Their parents and relatives know that too, which is why for months they’ve been studying English as a second language in the Oak Grove district’s adult program. They need to speak English in order to help their kids with school and life.

”We need to speak very well to understand,” says the elder Jorge Magana. ”When they go to college or university, we need to be there with them.”

Back to the running in the multipurpose room last week: It was graduation night at the San Jose school. Not for the kids, but for the adults in their lives. About 65 students of Katrina Zafiro and Hoa Wong gathered for a blowout that told the story of Silicon Valley’s ethnic quilt better than any stack of census reports.

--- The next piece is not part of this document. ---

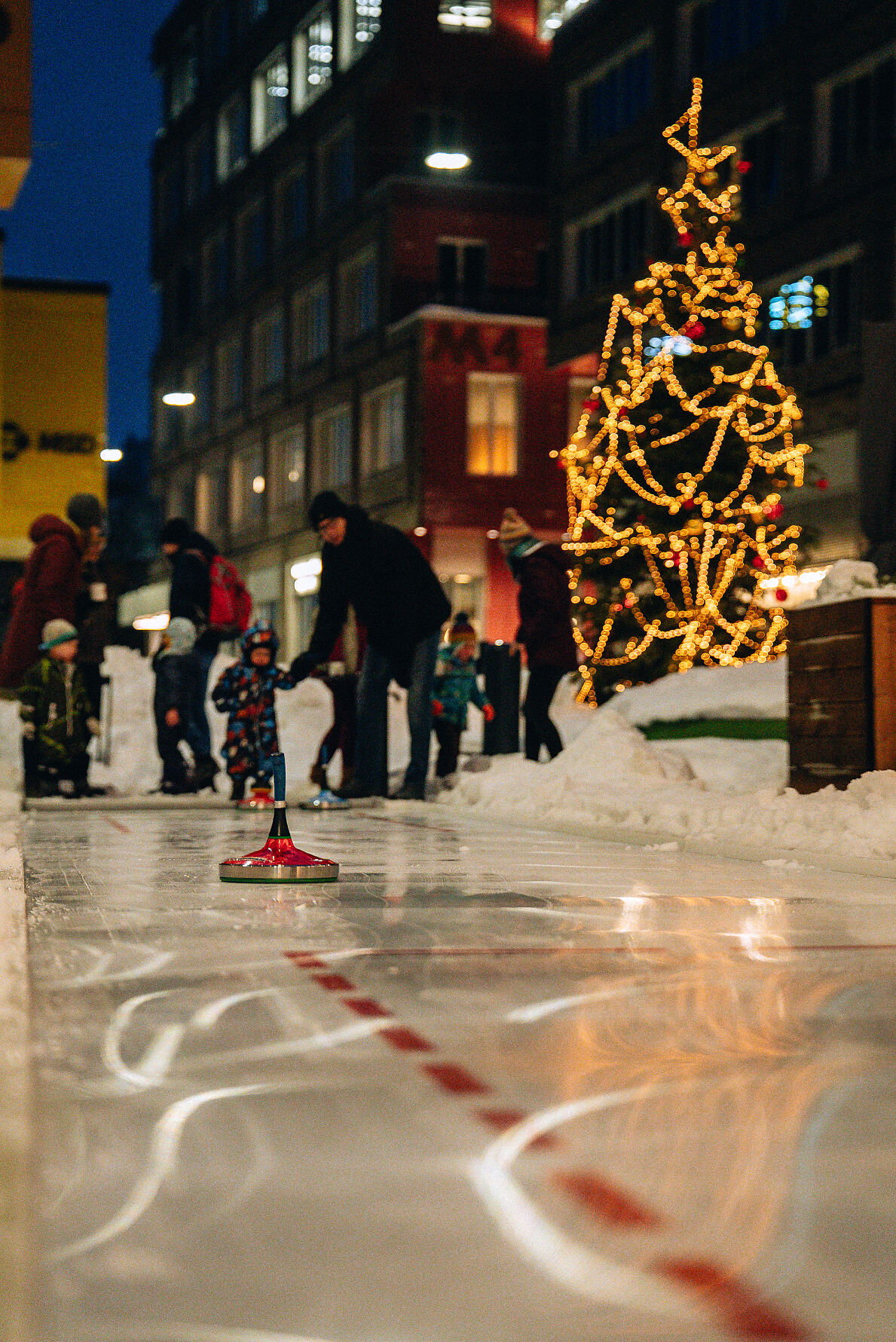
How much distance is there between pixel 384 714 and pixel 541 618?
4.52ft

More than 300 enrolled in the district’s program this year. Most spoke Spanish, but others spoke Vietnamese, Korean, Japanese, Punjabi,
Mandarin and Cantonese.

They came from the hardworking class, says Zafiro. Many would arrive at class tired from the day’s grind.

”I’m very proud of my wife,” says Carlos Arroyo, whose wife, Maria,
34, is a housekeeper. ”Sometimes she was very exhausted working, but she was there no matter what.”

The Arroyos, who have two sons, moved from Michoacan in 1990.

”When we first came, I didn’t know, not even a word,” says Carlos, 32,
who does auto body work.

He studied English while Maria held down the home front. The couple bought a house, then another, which they rent out.

Carlos has just taken the test for his real estate license. Now it’s Maria’s turn to master English.

”I feel happy for her,” says 8-year-old son, Julio. ”I just feel very happy.”

It was a happy night. The graduates took the stage and sang and danced to pop tunes. The fans hooted, cheered and laughed so hard they almost cried.

And then, the whole group gathered to sing ”God Bless America.” One by one they held up letters that spelled: ”Thank You America. Goodnight Everybody.”

It was off-key, out of sync and beautiful.